■ **Text to read**
-- start --

We now come to the testimony of claimant herself. This was probably objectionable, at least in part, and objection was interposed thereto at the hearing, the testimony being taken subject to a motion *585to strike out. The objection was; however, subsequently withdrawn in the memorandum of the attorney for the administratrix. In the course of her voluminous examination and cross-examination, the claimant proved to be a most evasive and unsatisfactory witness, entitled to absolutely no credibility whatsoever. In the early part of her examination she seemed to strive to reconcile her testimony with that which had been elicited from the witnesses for the estate, but she later reverted at times to the facts sworn to hi her proof of claim, with the result that so far, at least, as she was concerned, the record became a patchwork of contradiction and palpable perjury. Thus she testified that, beginning in the fall of 1902, decedent and his wife came “ almost every year during the winter months, the spring, fall arid winter months,” before and after the time they spent the summer at Rockaway Beach, but long after ” that, about 1916 or 1917, although she was not positive ” of the time, down to her death, but not including 1920, or 1923. Mrs. Brush spent “ I should imagine between two to three — about three months each year, I should think ” (Stenographer’s Minutes, p. 106), “ about every year ” (Id. p. 106), “ I am pretty sure ” (Id. p. 124). “ Mrs. Brush generally spent three or four weeks, sometimes four, and sometimes less, and sometimes more.” They generally came up every year.” Mrs. Brush would spend “ several weeks, I would say. I could not very well remember.”

-- end --

■ **Data block**

-- start --

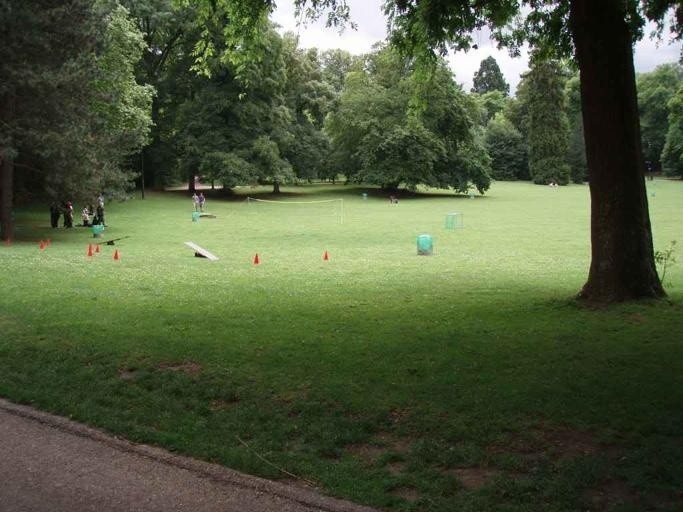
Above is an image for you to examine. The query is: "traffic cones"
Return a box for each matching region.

-- end --

■ **Directive A**
Using the passage on the claimant's testimony, decide whether each statement below agrees with it. Answer yes or no for each and quote the deciding words exactly. (i) The objection to the claimant's testimony was later withdrawn. (ii) The claimant proved to be a credible witness. (iii) Early in her examination, the claimant appeared to try to make her testimony match that of the estate's witnesses.
■ **Directive B**
Shorten the paragraph of the passage on the claimant's testimony that begins "We now come to the testimony of claimant herself" and keep its main facts.
■ **Directive C**
Continue the passage on the claimant's testimony from its last sentence.

■ **Task answer A**
(i) Yes: "subsequently withdrawn in the memorandum of the attorney for the administratrix"
(ii) No: "entitled to absolutely no credibility whatsoever"
(iii) Yes: "she seemed to strive to reconcile her testimony with that which had been elicited from the witnesses for the estate"

■ **Task answer B**
The claimant's own testimony was probably objectionable, at least in part. An objection was raised at the hearing, and the testimony was taken subject to a motion to strike. The attorney for the administratrix later withdrew the objection in a memorandum. Under long examination and cross-examination, the claimant proved evasive and entitled to no credibility. At first she seemed to try to reconcile her account with that of the estate's witnesses. Later she sometimes returned to the facts sworn in her proof of claim, which left a record full of contradiction and plain perjury. She testified that from the fall of 1902 the decedent and his wife came almost every year outside the summer months, which they spent at Rockaway Beach. She was unsure of the later dates. Her estimates of how long Mrs. Brush stayed kept changing, from about three months a year, to three or four weeks, to several weeks, and she admitted she could not remember well.

■ **Task answer C**
On this testimony, two legal questions are presented. The first is whether the proof on behalf of the claimant, standing alone, would entitle her to recover on her claim for services “ for a period of three or four months during the summers for eighteen years prior to the death of decedent.” The natural meaning of summers ” is the three months of June, July and August, which fact was unquestionably recognized by the claimant at the start, as the testimony of all her witnesses, other than herself, as hereinbefore reviewed, was directed to such period. Her testimony, adduced after the witnesses for the estate had demonstrated beyond a reasonable doubt that decedent and his wife had spent their summers at Rockaway Beach for some twenty-one years, shifted this position and absolutely contradicted her own sworn claim, and the previous witnesses who had testified on her behalf, as to all years prior to about 1916 or 1917, further eliminating the years 1920 and 1923. Thus, on her own admission, the summers during winch any claim was asserted by her were reduced from the eighteen, which she had sworn to, to a maximum of six.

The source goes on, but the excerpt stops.